EITC exists to benefit working people with low to moderate income, but in reality the situation is very different. Truth Out examines:
“‘While the wealthy now have an open invitation to cheat, low-income taxpayers are receiving heightened scrutiny because they can be audited far more easily. All it takes is a letter instead of a team of investigators and lawyers,’ said Sen. Ron Wyden, D-Ore., the ranking member of the Senate Finance Committee.
‘We have two tax systems in this country,’ he said, ‘and nothing illustrates that better than the IRS ignoring wealthy tax cheats while penalizing low-income workers over small mistakes.’
In a statement, IRS spokesman Dean Patterson acknowledged that the sharp decline in audits of the wealthy is due to the agency having lost so many skilled auditors. And he didn’t dispute that pursuing the poor is just easier.
Because EITC audits are largely conducted through the mail by lower-level employees from a central location, they are ‘less burdensome for taxpayers than in-person audits as they mail in their documentation and don’t have to take time out of the workday,’ Patterson said.

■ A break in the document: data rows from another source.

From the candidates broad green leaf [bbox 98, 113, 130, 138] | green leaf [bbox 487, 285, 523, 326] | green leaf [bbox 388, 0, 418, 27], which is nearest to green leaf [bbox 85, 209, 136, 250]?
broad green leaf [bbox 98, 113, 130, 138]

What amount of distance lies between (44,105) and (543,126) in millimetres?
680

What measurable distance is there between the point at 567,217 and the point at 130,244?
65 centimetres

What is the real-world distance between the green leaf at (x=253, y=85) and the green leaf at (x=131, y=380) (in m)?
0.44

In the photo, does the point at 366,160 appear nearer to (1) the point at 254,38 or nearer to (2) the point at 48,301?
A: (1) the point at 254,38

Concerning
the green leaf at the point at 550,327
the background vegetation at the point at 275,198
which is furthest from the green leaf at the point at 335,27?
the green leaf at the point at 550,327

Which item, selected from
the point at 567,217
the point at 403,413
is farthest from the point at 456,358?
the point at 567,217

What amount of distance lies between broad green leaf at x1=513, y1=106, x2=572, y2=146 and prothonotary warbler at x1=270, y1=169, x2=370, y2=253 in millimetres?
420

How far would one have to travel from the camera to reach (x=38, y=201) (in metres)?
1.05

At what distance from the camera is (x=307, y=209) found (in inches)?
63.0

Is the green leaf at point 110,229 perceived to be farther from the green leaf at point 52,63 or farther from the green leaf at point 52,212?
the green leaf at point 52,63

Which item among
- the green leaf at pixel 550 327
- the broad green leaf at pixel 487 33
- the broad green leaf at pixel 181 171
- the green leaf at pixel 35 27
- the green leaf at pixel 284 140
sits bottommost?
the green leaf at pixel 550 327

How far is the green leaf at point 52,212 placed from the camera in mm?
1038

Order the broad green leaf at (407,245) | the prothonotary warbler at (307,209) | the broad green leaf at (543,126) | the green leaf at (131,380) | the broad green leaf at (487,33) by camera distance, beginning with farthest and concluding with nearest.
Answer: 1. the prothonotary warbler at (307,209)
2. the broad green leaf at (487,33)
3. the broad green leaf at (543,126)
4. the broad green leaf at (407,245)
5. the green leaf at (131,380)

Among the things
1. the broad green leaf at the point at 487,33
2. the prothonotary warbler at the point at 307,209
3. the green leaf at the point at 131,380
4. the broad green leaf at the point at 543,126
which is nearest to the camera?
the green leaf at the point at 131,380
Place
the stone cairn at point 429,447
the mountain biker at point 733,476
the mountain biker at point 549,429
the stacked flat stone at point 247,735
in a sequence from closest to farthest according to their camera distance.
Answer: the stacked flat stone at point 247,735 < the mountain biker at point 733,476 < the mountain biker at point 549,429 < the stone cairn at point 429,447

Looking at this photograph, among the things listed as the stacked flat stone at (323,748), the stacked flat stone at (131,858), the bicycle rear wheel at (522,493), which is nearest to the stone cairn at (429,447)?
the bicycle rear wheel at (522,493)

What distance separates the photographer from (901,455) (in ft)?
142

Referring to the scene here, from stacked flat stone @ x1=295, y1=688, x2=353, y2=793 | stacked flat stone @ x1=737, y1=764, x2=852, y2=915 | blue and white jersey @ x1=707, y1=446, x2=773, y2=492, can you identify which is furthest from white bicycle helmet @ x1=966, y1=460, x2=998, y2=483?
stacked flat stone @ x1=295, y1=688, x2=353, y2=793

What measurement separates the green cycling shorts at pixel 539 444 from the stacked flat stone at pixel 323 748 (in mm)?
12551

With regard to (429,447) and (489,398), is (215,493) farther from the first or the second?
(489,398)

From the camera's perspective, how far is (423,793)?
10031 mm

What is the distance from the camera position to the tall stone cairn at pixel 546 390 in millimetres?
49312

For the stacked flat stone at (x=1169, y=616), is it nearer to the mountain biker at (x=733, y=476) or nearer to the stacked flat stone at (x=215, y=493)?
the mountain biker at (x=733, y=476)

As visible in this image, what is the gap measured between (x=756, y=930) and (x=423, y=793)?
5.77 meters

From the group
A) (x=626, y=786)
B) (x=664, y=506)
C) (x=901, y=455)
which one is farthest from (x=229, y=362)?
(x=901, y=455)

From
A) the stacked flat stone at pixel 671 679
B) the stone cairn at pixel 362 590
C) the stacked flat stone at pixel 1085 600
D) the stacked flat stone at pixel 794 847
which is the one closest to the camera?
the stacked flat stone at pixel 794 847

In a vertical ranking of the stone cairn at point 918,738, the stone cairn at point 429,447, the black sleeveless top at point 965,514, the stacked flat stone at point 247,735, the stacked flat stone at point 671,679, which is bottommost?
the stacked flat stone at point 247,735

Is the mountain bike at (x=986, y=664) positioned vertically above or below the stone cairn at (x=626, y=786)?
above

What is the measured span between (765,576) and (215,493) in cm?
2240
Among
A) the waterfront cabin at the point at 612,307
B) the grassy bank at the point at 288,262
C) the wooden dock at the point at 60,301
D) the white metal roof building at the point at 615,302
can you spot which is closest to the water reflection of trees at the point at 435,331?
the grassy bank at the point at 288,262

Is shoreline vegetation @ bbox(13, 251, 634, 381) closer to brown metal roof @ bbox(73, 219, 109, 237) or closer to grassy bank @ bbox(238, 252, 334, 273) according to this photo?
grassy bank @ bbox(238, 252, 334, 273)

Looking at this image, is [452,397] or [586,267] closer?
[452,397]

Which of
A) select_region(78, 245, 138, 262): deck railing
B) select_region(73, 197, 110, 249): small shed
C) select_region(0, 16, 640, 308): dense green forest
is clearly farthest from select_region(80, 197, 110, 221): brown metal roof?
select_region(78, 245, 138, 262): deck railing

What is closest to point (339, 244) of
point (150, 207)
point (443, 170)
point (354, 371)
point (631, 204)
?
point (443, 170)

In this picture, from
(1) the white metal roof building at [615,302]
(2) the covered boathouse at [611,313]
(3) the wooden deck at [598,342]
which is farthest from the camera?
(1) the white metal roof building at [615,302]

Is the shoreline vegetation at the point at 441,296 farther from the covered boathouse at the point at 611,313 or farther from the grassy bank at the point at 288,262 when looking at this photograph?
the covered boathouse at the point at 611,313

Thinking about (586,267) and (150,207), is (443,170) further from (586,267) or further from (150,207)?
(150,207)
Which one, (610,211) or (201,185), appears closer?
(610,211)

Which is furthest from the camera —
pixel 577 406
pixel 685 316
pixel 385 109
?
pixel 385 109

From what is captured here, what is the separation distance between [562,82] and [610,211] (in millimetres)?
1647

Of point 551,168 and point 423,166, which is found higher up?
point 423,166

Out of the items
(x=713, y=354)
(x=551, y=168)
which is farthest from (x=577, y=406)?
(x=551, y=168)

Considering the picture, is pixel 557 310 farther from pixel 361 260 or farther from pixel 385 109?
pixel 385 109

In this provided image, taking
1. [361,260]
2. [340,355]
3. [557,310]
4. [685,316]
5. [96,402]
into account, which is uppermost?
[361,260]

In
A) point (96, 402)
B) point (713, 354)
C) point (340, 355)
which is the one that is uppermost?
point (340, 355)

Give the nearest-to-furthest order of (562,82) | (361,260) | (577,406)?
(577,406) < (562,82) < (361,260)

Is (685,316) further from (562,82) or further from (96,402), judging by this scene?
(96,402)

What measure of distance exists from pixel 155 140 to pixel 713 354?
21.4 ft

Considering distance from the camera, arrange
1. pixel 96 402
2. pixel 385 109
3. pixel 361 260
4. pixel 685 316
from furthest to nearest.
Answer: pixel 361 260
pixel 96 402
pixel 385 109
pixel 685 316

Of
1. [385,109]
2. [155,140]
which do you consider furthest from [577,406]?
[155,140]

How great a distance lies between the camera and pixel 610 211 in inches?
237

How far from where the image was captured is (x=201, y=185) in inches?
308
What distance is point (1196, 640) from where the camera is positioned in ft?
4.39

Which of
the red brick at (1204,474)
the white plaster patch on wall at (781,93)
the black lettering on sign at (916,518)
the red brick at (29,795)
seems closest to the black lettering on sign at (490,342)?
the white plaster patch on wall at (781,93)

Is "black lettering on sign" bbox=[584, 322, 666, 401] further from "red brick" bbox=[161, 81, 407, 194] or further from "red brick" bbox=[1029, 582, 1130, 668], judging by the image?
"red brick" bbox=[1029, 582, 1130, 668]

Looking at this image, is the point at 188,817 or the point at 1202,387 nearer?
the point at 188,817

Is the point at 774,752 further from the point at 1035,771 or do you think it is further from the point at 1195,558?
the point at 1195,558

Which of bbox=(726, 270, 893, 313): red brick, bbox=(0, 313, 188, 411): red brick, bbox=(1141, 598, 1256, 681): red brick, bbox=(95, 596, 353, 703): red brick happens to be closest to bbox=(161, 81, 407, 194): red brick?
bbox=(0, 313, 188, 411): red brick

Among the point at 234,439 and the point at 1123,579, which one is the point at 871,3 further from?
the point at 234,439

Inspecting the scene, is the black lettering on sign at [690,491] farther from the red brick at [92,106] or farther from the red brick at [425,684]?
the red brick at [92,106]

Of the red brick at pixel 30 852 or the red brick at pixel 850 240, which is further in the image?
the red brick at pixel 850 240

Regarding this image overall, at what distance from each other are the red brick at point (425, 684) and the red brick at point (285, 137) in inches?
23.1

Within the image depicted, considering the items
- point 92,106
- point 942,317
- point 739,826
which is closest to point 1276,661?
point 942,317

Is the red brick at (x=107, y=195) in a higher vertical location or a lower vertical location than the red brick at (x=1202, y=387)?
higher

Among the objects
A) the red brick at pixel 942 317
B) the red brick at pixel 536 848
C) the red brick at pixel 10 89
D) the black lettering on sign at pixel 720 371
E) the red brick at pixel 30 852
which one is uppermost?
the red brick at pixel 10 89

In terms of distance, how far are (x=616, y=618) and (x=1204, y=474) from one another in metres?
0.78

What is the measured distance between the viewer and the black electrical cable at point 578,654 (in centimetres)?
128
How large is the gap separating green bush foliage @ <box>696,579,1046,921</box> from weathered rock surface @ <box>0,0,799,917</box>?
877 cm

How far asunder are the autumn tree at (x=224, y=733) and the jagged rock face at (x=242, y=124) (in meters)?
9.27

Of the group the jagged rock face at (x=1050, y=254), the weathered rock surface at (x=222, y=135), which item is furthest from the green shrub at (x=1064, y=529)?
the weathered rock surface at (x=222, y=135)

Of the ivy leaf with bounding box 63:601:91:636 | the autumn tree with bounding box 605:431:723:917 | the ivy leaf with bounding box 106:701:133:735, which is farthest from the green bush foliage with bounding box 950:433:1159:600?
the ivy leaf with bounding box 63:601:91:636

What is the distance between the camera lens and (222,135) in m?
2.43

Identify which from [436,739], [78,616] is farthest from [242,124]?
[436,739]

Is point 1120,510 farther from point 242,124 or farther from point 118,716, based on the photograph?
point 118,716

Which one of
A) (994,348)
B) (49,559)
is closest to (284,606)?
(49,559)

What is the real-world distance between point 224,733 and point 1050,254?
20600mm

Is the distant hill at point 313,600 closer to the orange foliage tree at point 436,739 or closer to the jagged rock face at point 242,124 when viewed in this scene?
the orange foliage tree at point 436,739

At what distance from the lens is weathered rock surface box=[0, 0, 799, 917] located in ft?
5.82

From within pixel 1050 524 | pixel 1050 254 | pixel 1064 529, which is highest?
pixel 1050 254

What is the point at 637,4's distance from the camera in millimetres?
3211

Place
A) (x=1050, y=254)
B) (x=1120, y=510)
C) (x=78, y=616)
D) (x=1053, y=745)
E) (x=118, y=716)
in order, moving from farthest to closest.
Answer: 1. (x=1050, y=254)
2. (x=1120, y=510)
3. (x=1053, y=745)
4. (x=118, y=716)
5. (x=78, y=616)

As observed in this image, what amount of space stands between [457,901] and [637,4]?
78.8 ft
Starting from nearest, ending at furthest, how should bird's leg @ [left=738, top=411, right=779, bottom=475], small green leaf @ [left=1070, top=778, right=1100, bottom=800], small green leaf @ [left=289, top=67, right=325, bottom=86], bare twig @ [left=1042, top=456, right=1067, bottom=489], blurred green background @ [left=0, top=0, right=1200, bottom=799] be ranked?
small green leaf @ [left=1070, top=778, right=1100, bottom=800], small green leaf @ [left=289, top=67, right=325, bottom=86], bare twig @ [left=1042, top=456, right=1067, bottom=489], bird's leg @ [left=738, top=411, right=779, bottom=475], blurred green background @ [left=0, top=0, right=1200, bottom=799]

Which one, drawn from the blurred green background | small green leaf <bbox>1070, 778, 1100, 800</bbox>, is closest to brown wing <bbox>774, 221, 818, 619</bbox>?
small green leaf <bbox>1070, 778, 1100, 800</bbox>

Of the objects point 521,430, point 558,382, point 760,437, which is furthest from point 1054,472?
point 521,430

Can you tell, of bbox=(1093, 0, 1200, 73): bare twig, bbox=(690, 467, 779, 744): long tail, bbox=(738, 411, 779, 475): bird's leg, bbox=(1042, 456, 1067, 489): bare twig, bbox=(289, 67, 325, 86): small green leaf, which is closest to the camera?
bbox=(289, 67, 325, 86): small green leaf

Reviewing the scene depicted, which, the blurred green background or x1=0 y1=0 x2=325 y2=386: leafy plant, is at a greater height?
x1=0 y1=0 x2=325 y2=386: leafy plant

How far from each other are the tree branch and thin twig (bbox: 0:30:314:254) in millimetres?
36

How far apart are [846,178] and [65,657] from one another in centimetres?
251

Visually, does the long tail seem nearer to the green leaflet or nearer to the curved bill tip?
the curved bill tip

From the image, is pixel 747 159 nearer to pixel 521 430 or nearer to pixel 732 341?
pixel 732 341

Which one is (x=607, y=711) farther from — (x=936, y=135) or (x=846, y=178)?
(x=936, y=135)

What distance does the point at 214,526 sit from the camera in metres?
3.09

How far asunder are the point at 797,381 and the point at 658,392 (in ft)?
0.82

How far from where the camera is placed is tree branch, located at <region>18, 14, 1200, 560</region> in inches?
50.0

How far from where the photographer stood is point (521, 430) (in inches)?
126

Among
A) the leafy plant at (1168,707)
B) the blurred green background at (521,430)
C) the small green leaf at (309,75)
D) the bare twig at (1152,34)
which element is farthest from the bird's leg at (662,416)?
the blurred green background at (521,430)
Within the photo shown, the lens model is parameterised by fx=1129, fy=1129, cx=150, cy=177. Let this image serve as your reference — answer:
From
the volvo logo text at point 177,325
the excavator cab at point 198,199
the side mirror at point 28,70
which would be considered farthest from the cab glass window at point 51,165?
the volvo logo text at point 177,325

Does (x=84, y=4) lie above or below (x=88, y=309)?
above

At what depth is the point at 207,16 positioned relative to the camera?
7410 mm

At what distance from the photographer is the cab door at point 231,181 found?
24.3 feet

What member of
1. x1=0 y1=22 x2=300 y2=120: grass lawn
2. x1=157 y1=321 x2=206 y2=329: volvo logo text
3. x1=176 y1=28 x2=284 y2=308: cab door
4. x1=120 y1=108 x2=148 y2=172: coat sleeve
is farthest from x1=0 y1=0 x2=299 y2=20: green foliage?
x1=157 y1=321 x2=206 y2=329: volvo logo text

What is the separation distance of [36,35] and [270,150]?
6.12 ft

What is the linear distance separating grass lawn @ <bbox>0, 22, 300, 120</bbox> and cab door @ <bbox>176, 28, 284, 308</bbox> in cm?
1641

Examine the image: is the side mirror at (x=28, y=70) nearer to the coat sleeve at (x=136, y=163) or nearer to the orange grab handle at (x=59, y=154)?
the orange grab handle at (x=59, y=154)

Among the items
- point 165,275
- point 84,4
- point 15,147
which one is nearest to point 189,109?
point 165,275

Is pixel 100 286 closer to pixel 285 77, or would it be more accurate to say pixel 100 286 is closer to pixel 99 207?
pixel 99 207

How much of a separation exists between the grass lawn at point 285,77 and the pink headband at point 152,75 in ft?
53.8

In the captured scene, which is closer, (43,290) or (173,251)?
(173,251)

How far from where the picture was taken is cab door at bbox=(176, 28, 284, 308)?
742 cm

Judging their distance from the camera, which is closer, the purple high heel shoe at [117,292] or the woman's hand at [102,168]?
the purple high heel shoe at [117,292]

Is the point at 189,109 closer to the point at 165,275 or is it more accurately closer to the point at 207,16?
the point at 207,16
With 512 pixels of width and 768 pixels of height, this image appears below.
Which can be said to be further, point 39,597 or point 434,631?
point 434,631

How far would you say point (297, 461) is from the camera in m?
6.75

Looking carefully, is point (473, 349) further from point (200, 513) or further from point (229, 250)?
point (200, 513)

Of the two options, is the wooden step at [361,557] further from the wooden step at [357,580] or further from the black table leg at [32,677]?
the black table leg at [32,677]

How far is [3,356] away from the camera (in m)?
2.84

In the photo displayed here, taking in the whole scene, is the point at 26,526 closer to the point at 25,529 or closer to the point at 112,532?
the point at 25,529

‘Correspondence audits are also the most efficient use of IRS’ limited examination resources.’”
When poor taxpayers are audited and their refund is frozen by the IRS, they usually lack the resources to contest the agency. Some find it difficult to understand what the IRS requires them to do. Worse still, those who are audited do not claim the EITC in future returns, or stop filing a tax return. Truth Out shares the story of the Smiths, a low-income couple who lost their precious refund money to the IRS:
“Natassia Smick and her husband were among those unlucky 382,000 households. We wrote about them last year. They live outside Los Angeles and saw their entire refund frozen in February 2018. For a couple who earned about $33,000 in 2017, that $7,300 refund was big money ($2,000 of it stemmed from the EITC). When it didn’t come, Smick said she had to abandon plans for catching up with her credit card debt.
After Smick sent in all her supporting documents, it took until this May to get a final answer from the IRS. Fourteen months after it all started, the IRS said it agreed Smick and her husband were due about $7,000, she said. But the agency disagreed on the remaining $350, because it couldn’t verify her husband’s employment for part of the year. Smick said the IRS was wrong to hold back the $350, but she couldn’t afford to contest it and further delay the $7,000.
‘I’m not going to fight anymore,’ she said. ‘We have already waited too long, and we are not in a financial position to wait another three months to appeal.’”
The result of many of these audits is that taxpayers who are eligible for the EITC are no longer claiming it. This defeats the purpose of having this tax credit in the first place while discouraging low-income taxpayers to file a tax return.